C’est qu’un seul exemple, évidemment, mais il est loin d’être le seul – j’aime généralement beaucoup ce soin apporté même aux éléments les plus « légers », ça contribue à construire la cohérence de l’univers, ça récompense l’attention avec des ptits blagues cachées et ça fait parfois preuve d’une forme de créativité. C’est une des raisons pour laquelle j’adore les séries Uma Musume, par exemple. En gros, l’humour est un bonus – mais un bonus très bien fait.
Mais bref là je vous parle des séries animées mais y’a aussi les à côtés ! Et là faut que je vous parle de la passion que j’ai depuis 6 ans pour…
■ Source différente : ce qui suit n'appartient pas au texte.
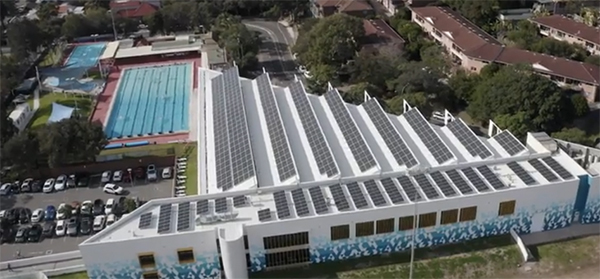 Northern Beaches Council moves closer to having all sites powered by renewable electricity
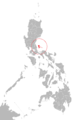 Polillo Island Red.png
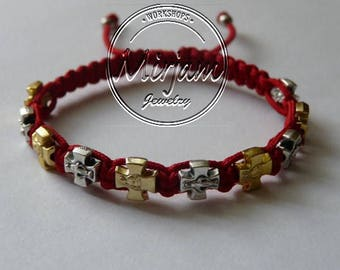 Faith Blessing Bracelet - Mixed Medals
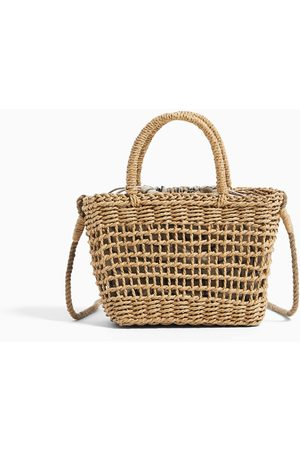 Zara Mini basket with contrast lining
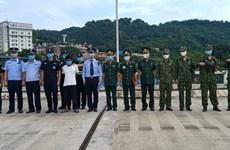 Lào Cai: Bàn giao đối tượng người nước ngoài có lệnh truy nã đặc biệt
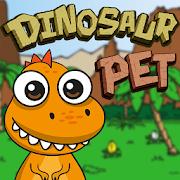 Virtual Pet: Dinosaur life 3.8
…. la version marionnette de Love Live Sunshine. Sorti pour le 1er avril 2017, on y voit nos héroïnes – sous forme de marionnette – partir à l’aventure, être transformées en cochon, se faire bolosser par un cœlacanthe et chanter très faux l’ending de la série. C’est plutôt rigolo, assez débile… et c’est mine de rien plutôt bien travaillé ! Ca va entamer une petite série de poissons d’avril étrangement travaillés pour Sunshine – que ce soit la mise en place d’une peluche nesoberi géante en 2018 ou bien une parodie de Saint Seiya en 2020, avec clip officiel (réalisé par Shota Sakamoto, réalisateur… du clip WaiWai, qu’on évoque en début de billet), fausses cases de mangas, bref ils se sont fait chier dans leurs délires.
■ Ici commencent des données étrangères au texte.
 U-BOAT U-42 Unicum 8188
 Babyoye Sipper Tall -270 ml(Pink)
(Sachant que d’un point de vue méta, le poisson le plus drôle ça aura été l’annonce du jeu Yohane the Parhelion le 1er avril 2023… avant une confirmation quelques mois plus tard que non c’était pas un poisson mais bien une vraie annonce cachée dans un poisson.) (Oui c’est compliqué, faut suivre.) (Et en même temps c’est déjà un peu ce qu’ils avaient faits avec l’animé, teasé le 1er avril 2022.)
Bon cela étant dit – COTTON CANDY HEI HEI OH, du coup.
C’est aujourd’hui, avec ses 8 millions de vues, la vidéo la plus vue de toute la chaîne Youtube officielle Love Live. Et en même temps, ne serait-ce pas totalement mérité ? Avec une chanson aussi débile qu’entêtante et ces visuels mignons-moches qu’on doit au style très particulier de Kawaisouni (aussi connu pour ses vidéos un peu shitpost et, très récemment, pour une hilarante vidéo hommage à One Piece) qui, en tant que réalisateur du clip, bourre le tout d’effets visuels remplis de couleur et de sucre. Eh, barbapapa oui ou non ?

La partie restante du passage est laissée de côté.